幕府直轄の「医学館」は、もともと将軍家の奥医師・多紀元孝(たきもとたか)が江戸神田佐久間町に設けた私塾(医学校)を、寛政3年(1791年)に幕府の直轄にしたものです。ただ、ここは基本的に漢方医学を教える学校でしたから、本編に登場する大野千秋は師である鈴木文弥がここで西洋医術を学んだと語っていますが(これはおそらく大野の記憶違いで)、そののちに鈴木が長崎で学んだ経験のほうが大きかったと思われます。
ちなみに幕末期の安政4年(1857年)、長崎に設立された幕府海軍伝習所ではオランダ人軍医であるヨハネス・ポンペを招聘し、初めて本格的な西洋医学教育が行われました。

→初出 第5章3話 p003

済生学舎
済生学舎
(さいせいがくしゃ)

明治9年(1876年)、本郷元町に開設された西洋医学の私立医学校で、後の日本医科大学の前身です。

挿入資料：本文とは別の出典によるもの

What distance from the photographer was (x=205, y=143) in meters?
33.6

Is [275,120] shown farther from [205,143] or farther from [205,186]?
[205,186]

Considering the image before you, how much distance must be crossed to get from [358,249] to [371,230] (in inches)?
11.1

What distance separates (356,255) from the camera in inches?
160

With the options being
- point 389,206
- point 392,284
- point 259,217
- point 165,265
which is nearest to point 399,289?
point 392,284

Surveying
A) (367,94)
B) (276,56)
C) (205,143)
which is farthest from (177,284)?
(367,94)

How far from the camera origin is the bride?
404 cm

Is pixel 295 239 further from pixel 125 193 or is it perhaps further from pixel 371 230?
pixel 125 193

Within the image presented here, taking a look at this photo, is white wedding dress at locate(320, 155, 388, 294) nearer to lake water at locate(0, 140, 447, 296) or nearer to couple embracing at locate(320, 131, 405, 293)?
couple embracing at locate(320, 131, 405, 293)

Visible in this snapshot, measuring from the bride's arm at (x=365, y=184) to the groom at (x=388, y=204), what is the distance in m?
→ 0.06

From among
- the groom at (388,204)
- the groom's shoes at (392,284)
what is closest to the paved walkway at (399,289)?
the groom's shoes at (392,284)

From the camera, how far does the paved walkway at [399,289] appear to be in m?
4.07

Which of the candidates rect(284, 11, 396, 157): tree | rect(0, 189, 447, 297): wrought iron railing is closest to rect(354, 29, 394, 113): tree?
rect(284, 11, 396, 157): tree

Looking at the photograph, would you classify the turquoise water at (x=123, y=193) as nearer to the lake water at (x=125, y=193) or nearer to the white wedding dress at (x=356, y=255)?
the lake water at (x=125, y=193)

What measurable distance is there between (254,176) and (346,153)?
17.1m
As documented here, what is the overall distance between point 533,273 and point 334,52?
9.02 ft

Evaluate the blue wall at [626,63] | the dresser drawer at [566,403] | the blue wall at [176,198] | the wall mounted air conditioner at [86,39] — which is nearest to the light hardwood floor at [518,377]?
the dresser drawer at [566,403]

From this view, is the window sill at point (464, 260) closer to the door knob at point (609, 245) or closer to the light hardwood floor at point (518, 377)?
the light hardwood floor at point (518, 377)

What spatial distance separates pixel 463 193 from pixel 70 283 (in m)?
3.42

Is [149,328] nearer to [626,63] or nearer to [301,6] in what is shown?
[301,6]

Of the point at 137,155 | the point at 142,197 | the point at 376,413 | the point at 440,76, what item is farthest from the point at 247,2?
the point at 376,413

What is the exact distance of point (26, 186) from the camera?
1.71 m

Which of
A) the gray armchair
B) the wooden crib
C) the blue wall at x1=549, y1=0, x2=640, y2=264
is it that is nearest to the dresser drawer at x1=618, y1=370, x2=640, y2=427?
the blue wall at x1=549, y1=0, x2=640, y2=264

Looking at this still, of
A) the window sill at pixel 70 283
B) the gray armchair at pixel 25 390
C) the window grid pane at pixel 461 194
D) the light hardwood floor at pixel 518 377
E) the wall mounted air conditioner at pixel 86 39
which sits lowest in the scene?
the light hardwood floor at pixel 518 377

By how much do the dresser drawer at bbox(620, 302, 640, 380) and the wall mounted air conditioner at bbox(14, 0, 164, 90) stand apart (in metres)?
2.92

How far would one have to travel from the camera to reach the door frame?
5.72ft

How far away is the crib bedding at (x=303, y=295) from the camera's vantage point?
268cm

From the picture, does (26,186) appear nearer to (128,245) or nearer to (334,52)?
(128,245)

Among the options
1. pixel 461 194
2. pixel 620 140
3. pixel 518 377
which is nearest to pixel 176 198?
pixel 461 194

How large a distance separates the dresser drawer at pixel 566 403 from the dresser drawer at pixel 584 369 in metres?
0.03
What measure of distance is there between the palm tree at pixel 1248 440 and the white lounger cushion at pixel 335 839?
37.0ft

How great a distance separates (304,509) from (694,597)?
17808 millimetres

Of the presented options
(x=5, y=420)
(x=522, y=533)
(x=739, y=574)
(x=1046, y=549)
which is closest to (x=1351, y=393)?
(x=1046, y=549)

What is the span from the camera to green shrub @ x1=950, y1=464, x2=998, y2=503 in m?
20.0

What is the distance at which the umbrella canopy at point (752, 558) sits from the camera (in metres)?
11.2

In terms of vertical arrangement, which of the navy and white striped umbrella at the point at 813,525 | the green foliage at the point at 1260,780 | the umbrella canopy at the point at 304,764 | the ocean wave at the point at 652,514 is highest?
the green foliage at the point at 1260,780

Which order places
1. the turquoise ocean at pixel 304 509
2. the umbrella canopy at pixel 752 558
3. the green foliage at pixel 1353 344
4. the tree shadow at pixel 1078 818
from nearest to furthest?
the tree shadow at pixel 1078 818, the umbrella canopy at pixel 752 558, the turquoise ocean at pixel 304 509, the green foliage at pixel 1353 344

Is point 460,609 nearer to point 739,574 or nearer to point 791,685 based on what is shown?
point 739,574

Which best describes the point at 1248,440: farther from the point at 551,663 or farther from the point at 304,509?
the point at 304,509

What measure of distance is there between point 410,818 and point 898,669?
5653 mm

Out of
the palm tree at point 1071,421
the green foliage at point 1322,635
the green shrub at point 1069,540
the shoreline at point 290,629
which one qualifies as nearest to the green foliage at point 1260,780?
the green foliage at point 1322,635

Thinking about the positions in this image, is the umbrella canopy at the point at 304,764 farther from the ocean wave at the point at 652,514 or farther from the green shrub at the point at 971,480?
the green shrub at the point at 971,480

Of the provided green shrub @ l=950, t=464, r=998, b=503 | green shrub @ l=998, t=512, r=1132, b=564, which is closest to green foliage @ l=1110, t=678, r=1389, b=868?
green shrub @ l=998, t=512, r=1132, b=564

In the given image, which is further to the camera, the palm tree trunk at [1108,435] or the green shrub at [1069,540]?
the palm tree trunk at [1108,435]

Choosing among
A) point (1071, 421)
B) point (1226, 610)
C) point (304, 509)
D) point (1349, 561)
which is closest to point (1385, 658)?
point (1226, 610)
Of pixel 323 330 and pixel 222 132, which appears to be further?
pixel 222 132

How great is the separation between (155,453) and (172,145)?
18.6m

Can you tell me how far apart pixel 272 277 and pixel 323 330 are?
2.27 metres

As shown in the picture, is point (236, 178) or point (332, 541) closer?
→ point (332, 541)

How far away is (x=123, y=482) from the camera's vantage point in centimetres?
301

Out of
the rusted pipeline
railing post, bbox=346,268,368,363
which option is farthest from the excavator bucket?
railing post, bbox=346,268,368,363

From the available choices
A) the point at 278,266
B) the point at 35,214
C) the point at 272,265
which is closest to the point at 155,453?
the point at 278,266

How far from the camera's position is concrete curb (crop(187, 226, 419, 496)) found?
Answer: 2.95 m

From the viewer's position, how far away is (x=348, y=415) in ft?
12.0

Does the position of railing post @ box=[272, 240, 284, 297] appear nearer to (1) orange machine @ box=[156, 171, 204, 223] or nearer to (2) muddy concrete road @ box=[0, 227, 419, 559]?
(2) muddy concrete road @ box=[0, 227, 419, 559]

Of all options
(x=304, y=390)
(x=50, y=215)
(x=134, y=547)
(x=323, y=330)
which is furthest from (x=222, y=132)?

ただ基本的にこの学校は当時の、西洋医学に対応した開業医を早期育成するための「医術開業試験」合格を目指す、一種の予備校的存在でした。
ちなみに黄熱病研究でも有名な偉人・野口英世も医師免許を得るために、この済生学舎で学んだそうです。

→初出 第5章3話 p010

御茶の水女子高等師範
御茶の水女子高等師範
(おちゃのみずじょしこうとうしはん)

正式名称は「東京女子高等師範学校」。1890年(明治23年)に日本最初の女子中等教員養成機関「女子高等師範学校」として設立された、現在のお茶の水女子大学の前身です。
本編が語られた1915年(大正4年)時点では奈良、広島を含め日本の「三大官制女子高等師範」と呼ばれていました。

→初出 第5章3話 p024

光太太
光太太
(グアンタイタイ)

中国の清朝末から中華民国時代(中華人民共和国成立以前)、役人などの貴人階級の「奥様」というニュアンスで呼ばれていたのが「太太(タイタイ)」です。
中国語の「光(グアン)」は日本語よりずっと幅広い意味や用法がありますが「光太太」はこの場合、親愛の情を込めた「栄誉ある奥様」といった称号、でしょうか。